The Teaching of Jesus
Jesus turns the principle into the defining mark of his disciples. The Lukan sermon collects the demand under one head: "But I say to you⁺ who hear, Love your⁺ enemies, do good to those who hate you⁺, bless those who curse you⁺, pray for those who despitefully use you⁺" (Luke 6:27-28). The reciprocity standard — what is later called the Golden Rule — supplies the test: "And as you⁺ would that men should do to you⁺, do⁺ to them likewise" (Luke 6:31). The motive is the character of God himself: "love your⁺ enemies, and do [them] good, and lend, never despairing; and your⁺ reward will be great, and you⁺ will be sons of the Most High: for he is kind toward the unthankful and evil" (Luke 6:35).
Jesus enacts the teaching at his arrest. When a disciple draws a sword and severs the ear of the high priest's slave, "Jesus answered and said, Allow⁺ [them] thus far. And he touched his ear, and healed him" (Luke 22:51).
The Apostolic Pattern
Paul restates the wisdom-saying as Christian instruction: "if your enemy hungers, feed him; if he thirsts, give him to drink: for in so doing you will heap coals of fire on his head" (Rom 12:20). To the Thessalonians: "See that none render to anyone evil for evil; but always follow after that which is good, both one toward another, and toward all" (1 Thes 5:15). His own conduct supplies the example: "we toil, working with our own hands: being reviled, we bless; being persecuted, we endure" (1 Cor 4:12).
The negative case sharpens the standard. The closing verse of First Maccabees records the murder of the high priest Simon by his son-in-law: "he committed a great treachery, and rendered evil for good" (1Ma 16:17). Scripture treats the inversion as so disordered that the narrator marks it explicitly.
The Early Christian Witness
The pattern carried into the second century. The author of the Epistle to Diognetus describes the same disposition as the visible signature of Christian life under persecution. Christians, he writes, "are reviled, and bless; they are shamefully treated, and render honor" (Gr 5:15). The principle is grounded in the imitation of God: "Though the flesh hates the soul, the soul loves the flesh and all its members; and Christians love those who hate them" (Gr 6:6). The single discipline runs from Sinai to the post-apostolic church without break — refuse the symmetry of revenge, and answer harm with active good.

Required task -> Reproduce word for word the part of the text on returning good for evil, starting at "The Early Christian" and ending at "with active good.".

Records from a dataset
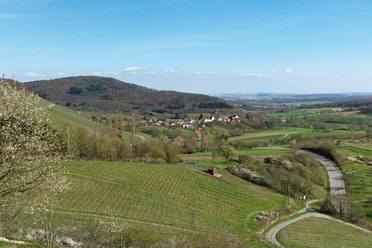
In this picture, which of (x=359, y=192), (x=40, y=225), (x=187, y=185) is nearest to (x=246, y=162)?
(x=359, y=192)

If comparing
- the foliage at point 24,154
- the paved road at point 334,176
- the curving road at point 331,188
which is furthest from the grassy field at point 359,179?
the foliage at point 24,154

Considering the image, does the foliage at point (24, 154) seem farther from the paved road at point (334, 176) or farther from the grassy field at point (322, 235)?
the paved road at point (334, 176)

Answer to the problem ->
The Early Christian Witness
The pattern carried into the second century. The author of the Epistle to Diognetus describes the same disposition as the visible signature of Christian life under persecution. Christians, he writes, "are reviled, and bless; they are shamefully treated, and render honor" (Gr 5:15). The principle is grounded in the imitation of God: "Though the flesh hates the soul, the soul loves the flesh and all its members; and Christians love those who hate them" (Gr 6:6). The single discipline runs from Sinai to the post-apostolic church without break — refuse the symmetry of revenge, and answer harm with active good.